Ngadinah: Dari Buruh Pabrik Jadi “Lawyer
Edsus Akhir Tahun 2010:

Ngadinah: Dari Buruh Pabrik Jadi “Lawyer

Mengadu nasib ke Jakarta bermodalkan ijazah SD.

IHW
Bacaan 2 Menit
Ngadinah. Foto: IHW
Ngadinah. Foto: IHW

Sinar matahari tak lagi menyengat sore hari itu, 13 Agustus 2009, di pelataran gedung Pengadilan Hubungan Industrial Jakarta, Jalan MT. Haryono, Jakarta Selatan. Tapi teriakan perempuan berkerudung itu masih sanggup membakar semangat ratusan buruh perempuan PT Megariamas Sentosa yang ada di hadapannya.

○ ○ ○ ○

**TUJUAN TUGAS 1**.
Kutip tanpa perubahan bagian catatan mulai dari baris yang memuat "Evaluating the point" hingga baris yang memuat "5. the point at 741,569", dengan kedua baris itu ikut disertakan.
Catatan yang menyusul tidak ada kaitannya dengan artikel tentang Ngadinah.

○ ○ ○ ○

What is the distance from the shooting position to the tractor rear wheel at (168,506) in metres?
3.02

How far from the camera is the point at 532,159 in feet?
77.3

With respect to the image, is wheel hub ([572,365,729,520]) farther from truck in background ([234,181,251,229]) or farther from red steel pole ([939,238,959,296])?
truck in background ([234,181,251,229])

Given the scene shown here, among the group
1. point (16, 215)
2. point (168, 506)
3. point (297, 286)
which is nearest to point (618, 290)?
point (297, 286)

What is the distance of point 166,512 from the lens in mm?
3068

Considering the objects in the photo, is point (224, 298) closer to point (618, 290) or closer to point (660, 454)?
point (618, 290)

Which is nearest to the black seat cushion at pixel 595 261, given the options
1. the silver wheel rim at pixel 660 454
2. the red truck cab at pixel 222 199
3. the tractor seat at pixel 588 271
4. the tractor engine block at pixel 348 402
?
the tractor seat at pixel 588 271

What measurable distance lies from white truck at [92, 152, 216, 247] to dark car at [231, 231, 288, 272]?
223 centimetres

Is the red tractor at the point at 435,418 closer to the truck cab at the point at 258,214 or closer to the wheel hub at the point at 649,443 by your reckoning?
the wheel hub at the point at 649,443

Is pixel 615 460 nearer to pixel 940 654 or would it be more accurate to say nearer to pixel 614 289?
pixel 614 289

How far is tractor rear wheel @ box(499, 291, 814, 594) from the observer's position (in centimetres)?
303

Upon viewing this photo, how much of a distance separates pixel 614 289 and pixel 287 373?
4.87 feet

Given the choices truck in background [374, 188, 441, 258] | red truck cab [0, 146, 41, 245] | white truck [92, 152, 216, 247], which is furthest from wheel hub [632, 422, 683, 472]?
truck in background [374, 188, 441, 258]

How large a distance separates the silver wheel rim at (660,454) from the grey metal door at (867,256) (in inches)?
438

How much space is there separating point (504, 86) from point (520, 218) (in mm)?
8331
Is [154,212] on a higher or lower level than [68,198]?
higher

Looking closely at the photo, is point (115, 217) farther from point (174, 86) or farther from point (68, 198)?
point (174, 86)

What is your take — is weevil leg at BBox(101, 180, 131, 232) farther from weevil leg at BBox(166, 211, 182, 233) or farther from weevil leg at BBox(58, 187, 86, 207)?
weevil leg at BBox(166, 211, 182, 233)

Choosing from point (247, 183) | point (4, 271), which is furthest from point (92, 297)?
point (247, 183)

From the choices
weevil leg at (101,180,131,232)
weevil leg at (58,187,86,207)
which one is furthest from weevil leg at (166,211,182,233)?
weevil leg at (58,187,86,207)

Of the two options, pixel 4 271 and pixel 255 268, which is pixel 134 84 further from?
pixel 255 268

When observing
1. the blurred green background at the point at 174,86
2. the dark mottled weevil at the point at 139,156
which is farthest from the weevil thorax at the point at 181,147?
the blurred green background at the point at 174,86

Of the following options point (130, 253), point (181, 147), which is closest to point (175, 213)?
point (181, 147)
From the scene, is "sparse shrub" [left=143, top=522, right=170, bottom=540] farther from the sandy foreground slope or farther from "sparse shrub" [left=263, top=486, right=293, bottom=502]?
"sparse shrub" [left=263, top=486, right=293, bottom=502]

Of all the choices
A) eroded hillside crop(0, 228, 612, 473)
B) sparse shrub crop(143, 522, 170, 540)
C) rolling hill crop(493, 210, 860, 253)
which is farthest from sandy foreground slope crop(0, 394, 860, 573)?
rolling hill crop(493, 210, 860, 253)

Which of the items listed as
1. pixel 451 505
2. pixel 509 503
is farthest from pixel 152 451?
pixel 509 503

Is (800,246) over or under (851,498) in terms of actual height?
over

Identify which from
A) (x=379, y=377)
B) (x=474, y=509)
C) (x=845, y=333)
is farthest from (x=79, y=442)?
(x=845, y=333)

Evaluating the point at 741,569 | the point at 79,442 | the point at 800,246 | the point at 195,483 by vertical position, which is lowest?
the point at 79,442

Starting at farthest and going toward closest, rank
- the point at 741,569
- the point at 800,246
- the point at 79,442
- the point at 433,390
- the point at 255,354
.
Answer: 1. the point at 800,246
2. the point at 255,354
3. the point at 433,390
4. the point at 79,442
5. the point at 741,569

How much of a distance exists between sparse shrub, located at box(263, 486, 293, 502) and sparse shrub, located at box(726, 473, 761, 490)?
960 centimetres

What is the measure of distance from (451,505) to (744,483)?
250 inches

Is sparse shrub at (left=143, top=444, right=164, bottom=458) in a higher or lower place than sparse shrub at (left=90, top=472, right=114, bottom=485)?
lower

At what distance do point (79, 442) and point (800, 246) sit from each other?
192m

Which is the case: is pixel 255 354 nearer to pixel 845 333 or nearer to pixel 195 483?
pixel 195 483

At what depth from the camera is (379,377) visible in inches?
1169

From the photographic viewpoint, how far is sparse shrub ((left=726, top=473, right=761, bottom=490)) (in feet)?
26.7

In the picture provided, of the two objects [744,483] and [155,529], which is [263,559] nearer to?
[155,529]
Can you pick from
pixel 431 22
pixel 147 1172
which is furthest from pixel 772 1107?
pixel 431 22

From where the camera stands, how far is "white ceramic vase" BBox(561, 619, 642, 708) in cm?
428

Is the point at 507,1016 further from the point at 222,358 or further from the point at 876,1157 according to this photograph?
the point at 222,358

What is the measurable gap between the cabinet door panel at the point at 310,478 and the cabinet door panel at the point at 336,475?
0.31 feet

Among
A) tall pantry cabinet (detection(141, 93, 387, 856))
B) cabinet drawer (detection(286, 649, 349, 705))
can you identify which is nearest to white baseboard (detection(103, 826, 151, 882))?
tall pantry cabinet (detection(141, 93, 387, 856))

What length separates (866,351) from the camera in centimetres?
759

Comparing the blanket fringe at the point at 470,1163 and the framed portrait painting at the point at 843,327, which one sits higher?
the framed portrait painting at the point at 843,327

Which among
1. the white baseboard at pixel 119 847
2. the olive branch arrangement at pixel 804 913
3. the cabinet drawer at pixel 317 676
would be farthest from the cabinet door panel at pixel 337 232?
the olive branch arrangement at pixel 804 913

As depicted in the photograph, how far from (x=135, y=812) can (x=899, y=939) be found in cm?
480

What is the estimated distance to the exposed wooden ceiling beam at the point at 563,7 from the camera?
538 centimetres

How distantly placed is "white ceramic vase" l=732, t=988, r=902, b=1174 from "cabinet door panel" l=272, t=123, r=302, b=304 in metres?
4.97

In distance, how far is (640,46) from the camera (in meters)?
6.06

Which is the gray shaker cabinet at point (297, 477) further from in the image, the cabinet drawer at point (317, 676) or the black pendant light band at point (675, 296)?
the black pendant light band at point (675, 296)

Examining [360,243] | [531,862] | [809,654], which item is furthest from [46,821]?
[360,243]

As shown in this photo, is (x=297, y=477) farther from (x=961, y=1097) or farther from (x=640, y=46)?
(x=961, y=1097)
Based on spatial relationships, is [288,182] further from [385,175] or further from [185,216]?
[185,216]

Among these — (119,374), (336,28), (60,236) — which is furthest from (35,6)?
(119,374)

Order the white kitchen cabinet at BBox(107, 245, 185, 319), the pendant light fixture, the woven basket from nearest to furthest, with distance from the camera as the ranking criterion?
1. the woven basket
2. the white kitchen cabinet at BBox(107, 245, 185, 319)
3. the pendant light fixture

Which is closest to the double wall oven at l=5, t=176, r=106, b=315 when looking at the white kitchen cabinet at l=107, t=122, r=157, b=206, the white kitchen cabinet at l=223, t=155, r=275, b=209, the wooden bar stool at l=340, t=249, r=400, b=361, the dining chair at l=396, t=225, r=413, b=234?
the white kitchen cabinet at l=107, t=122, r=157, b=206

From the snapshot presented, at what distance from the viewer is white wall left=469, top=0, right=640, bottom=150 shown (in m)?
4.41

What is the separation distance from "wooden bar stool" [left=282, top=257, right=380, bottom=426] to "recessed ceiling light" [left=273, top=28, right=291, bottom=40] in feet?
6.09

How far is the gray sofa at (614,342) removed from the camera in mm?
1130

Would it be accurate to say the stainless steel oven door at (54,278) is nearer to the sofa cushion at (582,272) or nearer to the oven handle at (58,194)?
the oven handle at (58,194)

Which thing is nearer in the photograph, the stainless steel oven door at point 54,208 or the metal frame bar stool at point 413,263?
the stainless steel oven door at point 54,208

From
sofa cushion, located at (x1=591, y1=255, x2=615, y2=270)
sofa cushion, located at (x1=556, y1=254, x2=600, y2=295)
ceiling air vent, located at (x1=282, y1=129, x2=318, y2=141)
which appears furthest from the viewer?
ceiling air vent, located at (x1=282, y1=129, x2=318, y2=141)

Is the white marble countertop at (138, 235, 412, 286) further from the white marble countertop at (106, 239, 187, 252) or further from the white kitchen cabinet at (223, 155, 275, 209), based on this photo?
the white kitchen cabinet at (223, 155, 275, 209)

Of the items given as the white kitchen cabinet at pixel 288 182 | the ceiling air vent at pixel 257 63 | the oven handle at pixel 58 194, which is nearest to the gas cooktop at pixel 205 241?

○ ○ ○ ○

**TUJUAN TUGAS 2**.
Tulis lanjutan artikel tentang Ngadinah, dimulai sesudah kalimat terakhirnya.

**HASIL 1**.
Evaluating the point at 741,569 | the point at 79,442 | the point at 800,246 | the point at 195,483 by vertical position, which is lowest?
the point at 79,442

Starting at farthest and going toward closest, rank
- the point at 741,569
- the point at 800,246
- the point at 79,442
- the point at 433,390
- the point at 255,354
.
Answer: 1. the point at 800,246
2. the point at 255,354
3. the point at 433,390
4. the point at 79,442
5. the point at 741,569

**HASIL 2**.
“Kita kawal terus agar putusan majelis hakim yang telah memenangkan kita ini tak cuma berarti di atas kertas,” teriak perempuan pemilik nama Ngadinah itu. Orasi Ngadinah ini disambut sukacita oleh para buruh yang memproduksi pakaian dalam perempuan dengan berbagai merek terkenal itu. Mereka bersukaria karena sebelumnya majelis hakim PHI Jakarta memerintahkan perusahaan untuk mempekerjakan kembali mereka.

 

Ngadinah tak hanya piawai berorasi. Sebelumnya, di ruang persidangan, ia duduk sebagai kuasa hukum sekira 400-an buruh yang bertindak sebagai penggugat. Maklum, posisinya sebagai pengurus pusat bidang Hukum dan HAM Gabungan Serikat Buruh Independen (GSBI), memungkinkan dirinya bertindak sebagai kuasa hukum buruh.

 

“Tapi dalam kasus PT Megariamas Sentosa kami juga sangat dibantu oleh tim kuasa hukum TURC (Trade Union Right Centre, Pusat Studi dan Advokasi Hak Serikat Buruh, red),” ungkap Ngadinah saat berbincang dengan hukumonline di kediamannya di bilangan Sawangan, Depok, Kamis (23/12).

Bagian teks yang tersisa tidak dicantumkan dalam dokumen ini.